Could a major government department still be using personal computers running Windows XP, 7 years after it had ceased to be supported by Microsoft? Again, yes—but on this occasion, I will spare them the embarrassment of naming them!

The answer then to the question “What could possibly go wrong?” is “Almost anything one could imagine, and quite a few things one might never have even thought of.”

Twenty years ago, no one could reasonably have imagined the aforementioned examples, but today all bets are off, and nothing would surprise me anymore.

So, what is the problem? Is it a lack of understanding of the issues at senior management level? Is it a lack of investment in securing an organization’s systems and services against cyber threats? Is it a lack of training of IT and security personnel? Is it a lack of awareness of users? Is it the result of work by extremely clever attackers? Is it the poor security design of IT systems and services? Actually, it is a combination of all of these, and possibly many more.

In recent years, an unprecedented number of major business-disrupting cyber incidents have occurred. Some of the organizations affected by these have survived them; others have not. The key to ensuring that your organization remains in the former category rather than the latter is a combination of information security or cybersecurity, and business continuity management, an increasingly important aspect of business life, but one that is frequently overlooked.

Why Should You Read This Book?

This book will not teach you how to become either a seasoned business continuity practitioner or a cybersecurity specialist; only time, training, and experience can accomplish these, but hopefully the book will point you in the right direction. It should not be thought of as a substitute for formal training for which there are many excellent courses available, but more as a guide to enable you to ask the right questions and as a result to make the right decisions.

Although it is now 5 years old, the International Standards Organisation’s (ISO’s) ISO 22301 is still the widely accepted business continuity standard, and some people will say that you should get to know it as soon as possible; well maybe not quite at this stage. ISO 22301 is rather like a manufacturer’s maintenance manual in the context of learning to drive a car. You don’t need a detailed knowledge of it in order to learn how to drive—and maybe not even afterward. You do, however, need to understand the mechanics of how to make the car go (and stop), change direction, and a hundred and one other things.

Likewise, you do not need to understand how to tailor the rules of a network firewall or modify the detailed security settings within a major business application, but you will find it useful to understand what the key issues are, and at least at a high level, how to deal with them.

If, in the fullness of time, you become a key player in your organization’s cybersecurity program, or even become the organization’s business continuity manager, then you will definitely need to understand the standards—and there are quite a few that might be relevant—but for the time being we shall discuss them briefly in a later chapter and provide additional detail in the appendices.

While it does not follow either publication to the letter, this book is based somewhat loosely around the Business Continuity Institute’s Good Practice Guidelines 2018, which have been updated to include cybersecurity issues, and the ISO’s ISO 22301:2012, which deals with the requirements for business continuity management systems.

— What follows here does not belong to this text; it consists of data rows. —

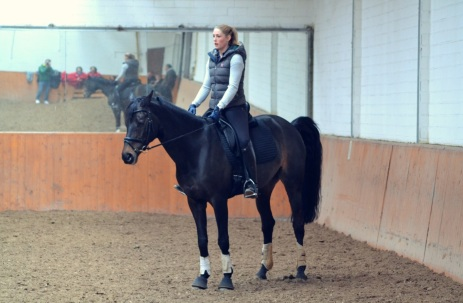 Qualified grooms, such as Julia, work with the horses and create variety during the day.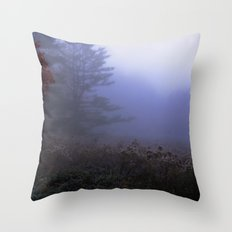 Early morning in a foggy and frosty autumn morning at Sharron Woods Throw Pillow
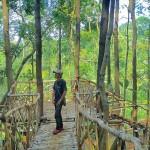 Seribu Batu Songgo Langit Mangunan, Wisata Kekinian di Yogyakarta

This was produced at a time when cybersecurity awareness was less well publicized than it is today, and hence does not deal with the issues directly, so I have also included relevant details from ISO/International Electrotechnical Commission (IEC) 27001:2017, which addresses the requirements for information security management systems together with its partner standard ISO/IEC 27002:2017, which defines the code of practice for information security controls.

This book—as its title suggests—aims to bring into a single source the closely interrelated disciplines of cybersecurity and business continuity, deals with the effects that cyber threats can have on an organization, and recommends steps that organizations can take to mitigate the risks.

The book won’t provide the reader with the fine detail needed to prevent or minimize the problems; that can be found in other more technical books,3 but it will highlight the general steps that organizations can take, so that they are better prepared for when disruptive incidents arise and are able to deal with them swiftly, efficiently, and without there being an adverse effect on the organization’s brand, business, or public image.

What Do We Mean by Terms Related to Cyber?

While many people would imagine that it is a relatively recent term, cyber has actually been around colloquially since 1982, when the American science fiction author William Gibson coined the term cyberspace in a short story entitled “Burning Chrome”,4 but he did not define it until 2 years later in his book Neuromancer5 in which he describes it:

Cyberspace. A consensual hallucination experienced daily by billions of legitimate operators, in every nation . . . a graphic representation of data from the banks of every computer in the human system. Unthinkable complexity. Lines of light ranged in the nonspace of the mind, clusters and constellations of data.

Bearing in mind that this predates the development of the World Wide Web by Sir Tim Berners-Lee at CERN (the European Organization for Nuclear Research) in 1990 by 6 years, it is an extremely insightful concept.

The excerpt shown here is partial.